====== Input records ======

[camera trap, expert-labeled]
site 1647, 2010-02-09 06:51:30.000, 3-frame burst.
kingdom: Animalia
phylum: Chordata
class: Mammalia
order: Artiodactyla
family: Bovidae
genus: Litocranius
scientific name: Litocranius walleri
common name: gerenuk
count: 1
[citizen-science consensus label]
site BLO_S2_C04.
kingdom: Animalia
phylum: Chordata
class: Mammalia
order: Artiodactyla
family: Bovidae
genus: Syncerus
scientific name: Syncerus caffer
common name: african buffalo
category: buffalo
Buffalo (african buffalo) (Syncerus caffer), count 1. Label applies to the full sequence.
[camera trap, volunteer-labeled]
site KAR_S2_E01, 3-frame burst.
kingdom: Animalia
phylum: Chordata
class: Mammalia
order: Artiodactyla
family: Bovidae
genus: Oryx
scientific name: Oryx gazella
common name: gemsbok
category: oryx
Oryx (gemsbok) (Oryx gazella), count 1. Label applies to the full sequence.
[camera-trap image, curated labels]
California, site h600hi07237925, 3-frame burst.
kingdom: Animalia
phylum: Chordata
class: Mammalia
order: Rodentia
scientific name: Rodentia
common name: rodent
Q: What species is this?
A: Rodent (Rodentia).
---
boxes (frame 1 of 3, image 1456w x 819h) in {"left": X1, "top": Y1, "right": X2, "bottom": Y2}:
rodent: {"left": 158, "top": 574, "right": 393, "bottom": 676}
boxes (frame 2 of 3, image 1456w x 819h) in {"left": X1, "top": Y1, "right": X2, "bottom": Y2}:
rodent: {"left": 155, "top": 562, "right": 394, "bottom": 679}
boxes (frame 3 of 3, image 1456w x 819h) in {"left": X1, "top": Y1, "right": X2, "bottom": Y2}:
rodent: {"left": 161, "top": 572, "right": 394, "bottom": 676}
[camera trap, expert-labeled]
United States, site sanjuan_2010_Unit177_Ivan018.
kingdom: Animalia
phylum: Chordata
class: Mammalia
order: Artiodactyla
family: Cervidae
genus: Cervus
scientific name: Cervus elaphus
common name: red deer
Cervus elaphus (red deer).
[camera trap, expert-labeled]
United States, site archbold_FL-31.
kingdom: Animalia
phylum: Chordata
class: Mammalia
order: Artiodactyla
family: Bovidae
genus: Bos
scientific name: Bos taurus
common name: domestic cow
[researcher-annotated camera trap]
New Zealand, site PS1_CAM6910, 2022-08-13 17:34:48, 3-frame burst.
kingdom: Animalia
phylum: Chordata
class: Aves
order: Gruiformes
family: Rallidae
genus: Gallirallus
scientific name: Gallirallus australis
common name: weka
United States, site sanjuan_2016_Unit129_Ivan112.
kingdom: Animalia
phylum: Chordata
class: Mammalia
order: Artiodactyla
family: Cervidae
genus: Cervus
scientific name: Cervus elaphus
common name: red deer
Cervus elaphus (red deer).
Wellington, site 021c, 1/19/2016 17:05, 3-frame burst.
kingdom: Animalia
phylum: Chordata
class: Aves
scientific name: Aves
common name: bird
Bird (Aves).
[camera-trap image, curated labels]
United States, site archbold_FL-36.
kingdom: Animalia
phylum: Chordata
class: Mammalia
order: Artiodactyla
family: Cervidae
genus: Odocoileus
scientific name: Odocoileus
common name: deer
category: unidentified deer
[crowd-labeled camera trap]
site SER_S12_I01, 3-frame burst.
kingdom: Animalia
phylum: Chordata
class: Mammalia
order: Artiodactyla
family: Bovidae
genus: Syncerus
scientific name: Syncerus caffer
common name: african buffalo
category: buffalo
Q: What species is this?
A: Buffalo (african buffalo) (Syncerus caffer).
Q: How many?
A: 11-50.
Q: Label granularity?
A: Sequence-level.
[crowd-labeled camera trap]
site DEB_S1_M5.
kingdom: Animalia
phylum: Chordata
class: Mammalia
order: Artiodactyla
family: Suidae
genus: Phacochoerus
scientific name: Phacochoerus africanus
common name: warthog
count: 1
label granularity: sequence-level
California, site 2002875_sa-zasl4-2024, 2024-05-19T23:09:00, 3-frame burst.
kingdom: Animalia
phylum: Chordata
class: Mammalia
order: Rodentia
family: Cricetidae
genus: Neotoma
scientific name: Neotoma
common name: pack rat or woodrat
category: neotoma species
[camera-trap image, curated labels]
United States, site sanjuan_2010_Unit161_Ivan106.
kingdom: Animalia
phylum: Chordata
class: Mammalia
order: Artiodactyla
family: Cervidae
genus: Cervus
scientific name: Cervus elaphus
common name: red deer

======

Work through the records line by line, and once you reach the final line, report only how many held "genus".

12